We do not need to know
what they sing about,
we only need to listen,
pay attention to their psalms,
more beautiful than our own.

Profound is not a word
I use easily, it is too deep.
But lying here in my bed
I am moved to tears
by this moment of birdsong.

I do not parse my prayers.

©2018 Jane Yolen all rights reserved

Beautiful, "I do not parse my prayers." Different senses involved when we wake with wild abundance and attendance. Lovely prayer poem, Jane.

There definitely is room at the table for all of us. Pass the potatoes please...

Oh yes...that resonates to the very bottom of my soul. And I don't feel excluded in the least, but recognize that our world, our view, my heart, even, is expanded, exponentially, by the secular sacred. To me it is all one and the same...I'm a pantheist, I suppose, and this feels so right to me...thank you.

I would add Gerald May's The Wisdom of Wilderness to your list of books...


the magic of our beautiful broken world is always here when we slow down enough to listen with our hearts

Thanks, Mokihana. Terri's posst always bring out the neo-pagan in me. That's where I worship.


Hi Jane

We do not need to know
what they sing about,
we only need to listen,
pay attention to their psalms,
more beautiful than our own.

I could not agree more than with the premise of this wonderfully, beautiful poem. Birdsong is a gift from the wild and we do not have to understand the song but simply listen. I love the way you celebrate the presence of and song of birds. They uplift and almost mesmerize us with their vocals, their flight and sheer existence. They are sacred and they help to make nature more sacred. Thank you for this, as always, I so deeply enjoy your poetry and your perspective.

Take care

Hi Terri

Beautiful post with gorgeous photos and images. I find comfort in the wild species and environs of nature. Especially now, the high desert. We have a variety of birds that inspire and comfort with their presence and their spiritual magic. Often when the day has been particularly chaotic and hard with unsettling news or events, when Fate sings her songs of discontent or angst into our bones/veins, disrupting the ordinary rhythms of an everyday routine, seeing a northern goshawk on a pine branch near dusk can bring immense solace, it can change one's outlook and let the frenzied nerves remain only splintered for the moment. Recently this happened upon sighting a goshawk on our backyard spruce. It may have flown down from the snow-capped St. Gabriel mountians that loom in the distance. I don't know except it appeared and made a very strong impression, enough to make me forget a day I quite rued.

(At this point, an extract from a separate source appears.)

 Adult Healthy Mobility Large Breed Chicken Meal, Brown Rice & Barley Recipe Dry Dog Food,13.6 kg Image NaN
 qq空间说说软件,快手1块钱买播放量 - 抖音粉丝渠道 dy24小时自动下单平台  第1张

A large hawk lands on a bough
and begins cleaning her feathers.
First the right wing then the left.
When finished, she remains
on the blue awning of pine
and inhales the wind. Its breath

a mix of balsam and snow melt
that has been trickling
throughout the mountains.
What lasts and what dissolves
in the veins of tree or rock.

I like to think of the day
as that raptor settling down
and plucking any stress from her plumage
of hours. And then with her, we rest
watching dusk branch into shadows. The light
echoing a candle's strength
as we retain the closeness
we've always shared, shaped into love

and relinquish those songs
that have been sung
so intensely into our routine. our nerves left
(briefly) as splintered glass.
Again thankyou
all my best

As ever, Wendy, thank you for your thoughtful analysis and joy in my words.

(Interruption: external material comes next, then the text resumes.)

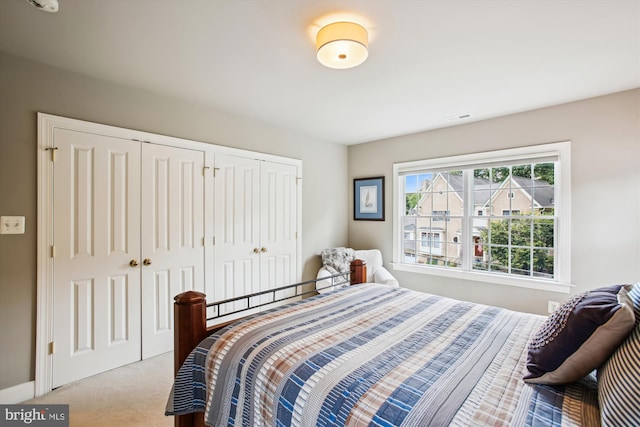 2371 N Edgewood St, Arlington, VA 22207 - carpeted bedroom with multiple closets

Please, please send this gorgeous poem and others to Turtle Island Quarterly, saying I suggested you send it there.


Hi Jane

Thank you so much for the suggestion; and I definitely will send it out to them mentioning in my cover letter that you suggested I send it there. . I checked out Turtle Island last time when you mentioned it to me on this blog; and found out that they open for submissions this April. I will include this poem and others. Also, I deeply appreciate your interest in my poetry and your wonderful counsel. It does inspire me and keep me encouraged.